Commenting, EAU Adjunct Secretary General, Prof Hein van Poppel (Leuven) said:”This important work shows just how distressing cancer can be, but it also shows that there may be special factors associated with urological cancers which make them even more stressful than other cancers. It looks like urological cancers can affect patients’ sense of self in a way that many cancers don’t.
The work implies that some urological cancers, such as kidney cancer, can lead to fairly immediate distress, whereas the distress associated with prostate and bladder cancer may take a while to hit home – perhaps when patients begin to take up some of the problems associated with returning to normal life.
We also need to put things in context: many patients recover well, and don’t reach the stage of despair or distress which brings them to think of suicide. Nevertheless, this is a real problem. We need to recognise that the figures presented here are for suicides, which means that they are at the ‘sharp end of emotional distress’. For every suicide or attempted suicide, there will be many more patients who find difficulty in coping.

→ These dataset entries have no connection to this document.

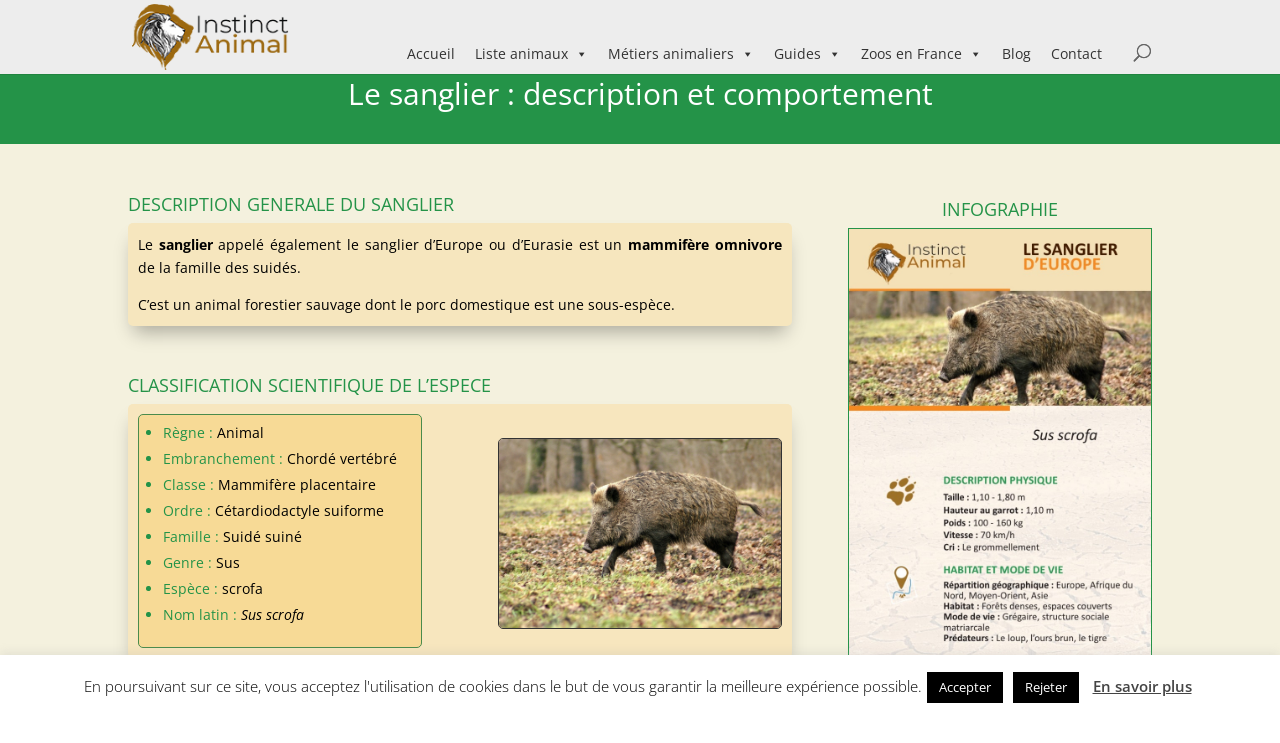

--- FILE ---
content_type: text/html; charset=utf-8
request_url: https://www.google.com/recaptcha/api2/aframe
body_size: 267
content:
<!DOCTYPE HTML><html><head><meta http-equiv="content-type" content="text/html; charset=UTF-8"></head><body><script nonce="2ISDttDoMCVVyhRRthPJtg">/** Anti-fraud and anti-abuse applications only. See google.com/recaptcha */ try{var clients={'sodar':'https://pagead2.googlesyndication.com/pagead/sodar?'};window.addEventListener("message",function(a){try{if(a.source===window.parent){var b=JSON.parse(a.data);var c=clients[b['id']];if(c){var d=document.createElement('img');d.src=c+b['params']+'&rc='+(localStorage.getItem("rc::a")?sessionStorage.getItem("rc::b"):"");window.document.body.appendChild(d);sessionStorage.setItem("rc::e",parseInt(sessionStorage.getItem("rc::e")||0)+1);localStorage.setItem("rc::h",'1769240358384');}}}catch(b){}});window.parent.postMessage("_grecaptcha_ready", "*");}catch(b){}</script></body></html>

--- FILE ---
content_type: text/css
request_url: https://www.instinct-animal.fr/wp-content/themes/Divi-child/style.css?ver=4.21.0
body_size: 132
content:
/*
Theme Name:   Divi child theme
Description:  Write here a brief description about your child-theme
Author:       Instinct-Animal-Admin
Author URL:   https://www.instinct-animal.fr
Template:     Divi
Version:      1.0
License:      GNU General Public License v2 or later
License URI:  http://www.gnu.org/licenses/gpl-2.0.html
Text Domain:  Divi-child
*/

/* Write here your own personal stylesheet */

This distress does not stop when the cancer is removed or contained, and we owe it to patients to ensure that ongoing emotional support and mental health care is fully integrated in cancer care”.
(Professor van Poppel was not involved in this work. He is a specialist in urological cancers).
The team noted a limitation of the study: they looked at the general suicide rate, not at the rate of suicides according to age (age-standardised suicide rate), however a comparison to baseline population suicide rates could only be made using crude suicide rates per 100,000 as this is population level data available.